» **Dataset excerpt**:
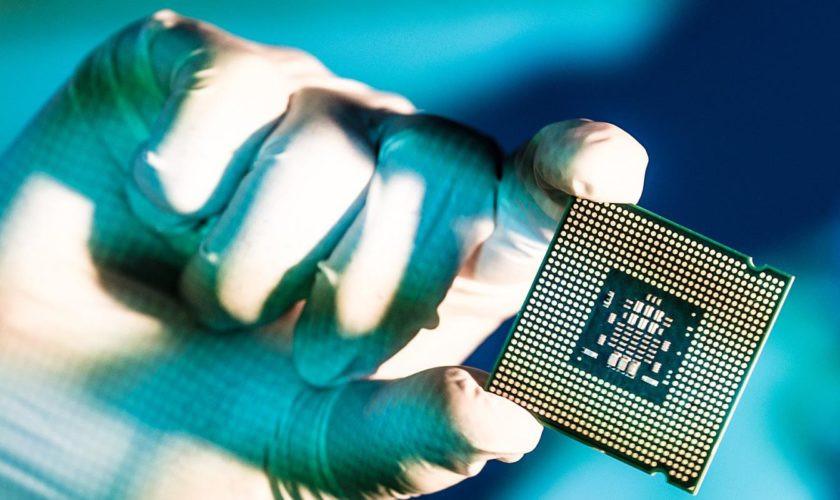 Intel-Processor-840x500.jpg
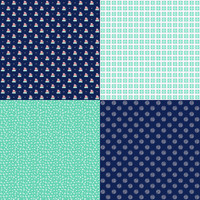 Fabric - A Little Sweetness - Tasha Noel - Fat Quarter Panel Navy #FQP6511-NAVY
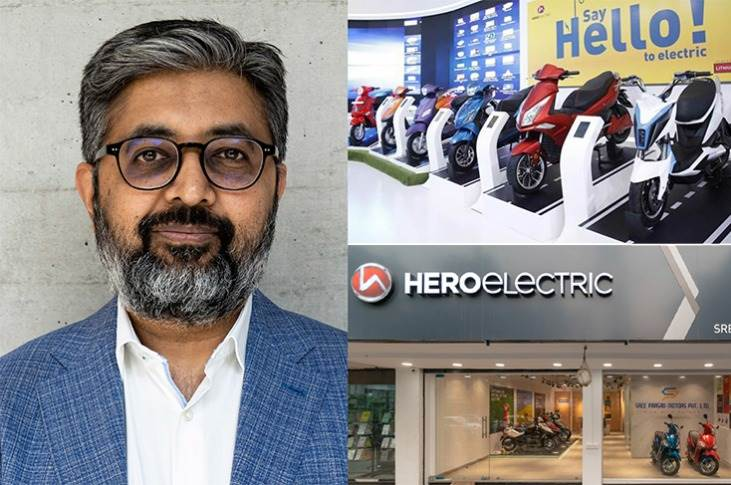 """Naveen Munjal:""""Hero Electric is poised to grow at over 2X from the last fiscal. Hero aims to sell over 1 million units per year in the next couple of years."""""""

» **Exercise prompt**: Starting at the line that holds "Fabric - A Little", write out every remaining line of the material above exactly as it appears. Pictures should not be copied.

» **Answer to this task**:
 Fabric - A Little Sweetness - Tasha Noel - Fat Quarter Panel Navy #FQP6511-NAVY
 """Naveen Munjal:""""Hero Electric is poised to grow at over 2X from the last fiscal. Hero aims to sell over 1 million units per year in the next couple of years."""""""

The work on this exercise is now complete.